After a traumatic brain injury, why do some people quickly regain their skills while others face long-lasting setbacks? Boston University neuroscientist Jerry Chen and his colleagues have been trying to answer this question by understanding which parts of the brain are used to process sensory information and remember different skills.
“From a biomedical standpoint, the question is whether certain parts of the brain are [solely responsible for] certain types of function,” says Chen, a College of Arts & Sciences assistant professor of biology and faculty member of BU’s Center for Systems Neuroscience. The latest research from his lab, published in Neuron, could eventually help us determine which abilities are particularly difficult to recover after a traumatic brain injury–likely because these skills are represented in only one area of the brain–and which are more resilient.
Chen’s team created a memory game for mice in order to examine the function of two brain areas that process information about the sensation of touch and the memory of previous events–areas of the brain they called S1 and S2. Chen wanted to see whether S1 and S2 both processed the same information (distributed processing), or if the areas each had specialized, independent roles (localized processing).
Mice were presented with a memory game that gently stimulated their whiskers with a moving device. For the mice, the goal of the game was to recognize whisker movement patterns to receive a reward. First, each mouse felt the device move its whiskers either forward or backward. Then, after a two-second pause, the device moved their whiskers again. If their whiskers were moved in opposite directions during both rounds–for example, if the device moved the whiskers forward first, paused, and then moved the whiskers backward–the mice learned they could lick a straw to receive a thirst-quenching drink. On the other hand, if the device moved their whiskers in the same direction during both rounds, the mice were supposed to refrain from licking. If the mice got it wrong, they instead received a small puff of air and a timeout before they could resume the game.
Meanwhile, the researchers were observing the mice’s brain activity throughout the game and seeing how the S1 and S2 areas impacted the mice’s skills. They used a technique called optogenetics, a genetic engineering method that allowed them to selectively activate groups of brain cells in the S1 or S2 areas of the mice’s brains using light.

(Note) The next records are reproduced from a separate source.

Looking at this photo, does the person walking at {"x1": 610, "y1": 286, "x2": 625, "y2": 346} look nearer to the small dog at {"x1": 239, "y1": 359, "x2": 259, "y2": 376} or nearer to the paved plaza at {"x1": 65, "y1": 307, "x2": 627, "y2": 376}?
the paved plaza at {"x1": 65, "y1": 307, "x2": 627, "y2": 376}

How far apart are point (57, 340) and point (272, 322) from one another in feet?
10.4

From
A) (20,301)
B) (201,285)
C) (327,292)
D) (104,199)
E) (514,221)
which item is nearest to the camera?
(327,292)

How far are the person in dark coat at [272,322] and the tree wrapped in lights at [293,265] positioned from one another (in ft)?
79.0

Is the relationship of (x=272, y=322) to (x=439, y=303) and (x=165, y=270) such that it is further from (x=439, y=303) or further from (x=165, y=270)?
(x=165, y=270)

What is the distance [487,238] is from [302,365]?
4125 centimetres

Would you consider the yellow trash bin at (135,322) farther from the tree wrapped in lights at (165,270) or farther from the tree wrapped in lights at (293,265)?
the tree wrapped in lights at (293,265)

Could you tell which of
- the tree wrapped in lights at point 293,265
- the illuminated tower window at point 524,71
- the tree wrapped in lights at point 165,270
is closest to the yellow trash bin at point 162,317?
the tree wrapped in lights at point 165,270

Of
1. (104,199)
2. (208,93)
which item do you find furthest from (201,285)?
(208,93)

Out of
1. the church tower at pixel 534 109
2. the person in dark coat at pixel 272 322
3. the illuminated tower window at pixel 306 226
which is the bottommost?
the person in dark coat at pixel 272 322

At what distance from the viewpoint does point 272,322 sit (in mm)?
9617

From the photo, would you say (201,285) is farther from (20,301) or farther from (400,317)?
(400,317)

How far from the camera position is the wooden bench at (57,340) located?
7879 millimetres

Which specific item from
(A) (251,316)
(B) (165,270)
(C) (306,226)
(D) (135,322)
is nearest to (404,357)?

The researchers found that the S1 and S2 areas of the mice’s brains do a lot of the same processing, frequently sending information back and forth to each other. But they also observed that the two brain areas carried out some specialized roles while the mice played the memory game. S1 seems to be more involved in processing immediate sensory information, making sense of how the mice’s whiskers move in real time. In contrast, S2 seems to be particularly involved in helping the mice recall past events, with the mice relying on this brain area to remember what happened in the first round of the game.
Chen says the findings suggest that S1 and S2 are wired differently, as the brain cells in S2 are more strongly connected with each other than the brain cells inside S1. Chen speculates that these stronger connections relate to S2’s role in recalling the past. When brain cells are more connected, it may be easier for a cue to set off a chain of cells and trigger a memory–a “domino effect” of neural activity. Together, the localized and distributed processing roles of S1 and S2 both contributed to the mice being able to correctly play the game and earn a sugary snack.
Although humans don’t have whiskers, the team’s experimental observations could represent the same kind of sensory information processed by human hands.
“We have just as much sensitivity and dexterity to process tactile information with our fingers as a mouse has with its whiskers,” Chen says. “So, if we were to study how we process tactile information in our hand and fingers, we might expect to see just as much distributed power as we would [in a mouse], because that’s what we’ve evolved to use as one of our main senses.”
Before these findings can help humans suffering from long-lasting loss of motor skills or other abilities after traumatic brain injury, Chen says there’s still a lot of research to be done.
“One factor to keep in mind is that a mouse has a smaller brain [than a human], and some of these areas are much more intermingled, so the processing in a mouse brain might be more distributed,” he says.
The volume of a human brain is so much greater than that of a mouse, Chen says, humans might have more regions that carry out localized processing. Or, the opposite could also be true, he says: “Because [we have] a larger brain, there are a lot more connections, so we might have just as much distributed power as a mouse–or more.”